I'm looking to sort an array of Providers by price and whether they are a preferred_provider? (true or false)
For instance in array p of Providers...
p1.price == 1, p1.preferred_provider? == false
p2.price == 2, p2.preferred_provider? == true
p2.price == 3, p3.preferred_provider? == true
I would like to p.sort_by and get:
[p2 p3 p1]
IAW
p.sort_by {|x| x.preferred_provider?, x.price }
does not work and gets...
undefined method `<=>' for false:FalseClass
Any suggestions on better ways to approach this problem?
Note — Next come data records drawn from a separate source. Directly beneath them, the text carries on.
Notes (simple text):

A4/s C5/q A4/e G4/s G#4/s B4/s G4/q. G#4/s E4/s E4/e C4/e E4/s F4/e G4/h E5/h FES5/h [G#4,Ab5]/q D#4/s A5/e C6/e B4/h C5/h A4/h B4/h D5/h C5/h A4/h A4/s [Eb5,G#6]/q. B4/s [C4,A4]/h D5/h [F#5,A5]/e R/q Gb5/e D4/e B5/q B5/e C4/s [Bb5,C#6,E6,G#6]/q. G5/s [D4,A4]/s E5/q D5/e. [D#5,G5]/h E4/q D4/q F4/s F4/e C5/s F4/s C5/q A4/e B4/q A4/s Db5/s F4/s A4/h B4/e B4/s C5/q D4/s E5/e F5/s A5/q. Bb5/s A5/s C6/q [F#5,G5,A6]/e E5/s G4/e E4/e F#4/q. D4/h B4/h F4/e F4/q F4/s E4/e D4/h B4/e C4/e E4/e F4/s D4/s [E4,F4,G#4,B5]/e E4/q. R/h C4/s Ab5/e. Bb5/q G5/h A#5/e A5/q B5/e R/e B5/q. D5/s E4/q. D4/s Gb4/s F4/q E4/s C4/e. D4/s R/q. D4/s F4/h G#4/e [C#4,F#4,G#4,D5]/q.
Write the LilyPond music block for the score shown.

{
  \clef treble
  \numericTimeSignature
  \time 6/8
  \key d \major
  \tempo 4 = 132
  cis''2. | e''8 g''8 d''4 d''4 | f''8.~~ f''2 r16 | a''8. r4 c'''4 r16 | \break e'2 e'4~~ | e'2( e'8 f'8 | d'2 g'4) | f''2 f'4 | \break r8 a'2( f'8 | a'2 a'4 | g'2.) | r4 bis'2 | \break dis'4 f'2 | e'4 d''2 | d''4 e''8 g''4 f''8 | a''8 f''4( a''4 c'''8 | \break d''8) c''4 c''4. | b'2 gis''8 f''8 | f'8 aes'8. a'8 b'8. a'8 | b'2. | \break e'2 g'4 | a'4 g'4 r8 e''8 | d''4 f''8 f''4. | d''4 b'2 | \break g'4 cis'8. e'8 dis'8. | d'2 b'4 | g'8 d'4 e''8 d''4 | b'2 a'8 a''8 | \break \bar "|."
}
Most languages provide sort functions that accept comparators for this sort of thing. In Ruby, this is just array.sort:
p.sort {|a, b| if (a.preferred_provider? == b.preferred_provider?
then a.price <=> b.price
elsif a.preferred_provider?
1
else -1
}
You could define a <=> on the Provider class to do what you want, and then sort using the Array.sort method (rather than Enumerable.sort_by). Here's a definition of <=> that I whipped up:
class Provider
def <=>(other)
if preferred_provider?
if other.preferred_provider?
#price <=> other.price
else
1
end
else
if other.preferred_provider?
-1
else
#price <=> other.price
end
end
end
end
Then, if you have your array p, you could just do p_sorted = p.sort.
(Note that I haven't tested this code, so there may be a few errors, but I think it serves to demonstrate the idea.)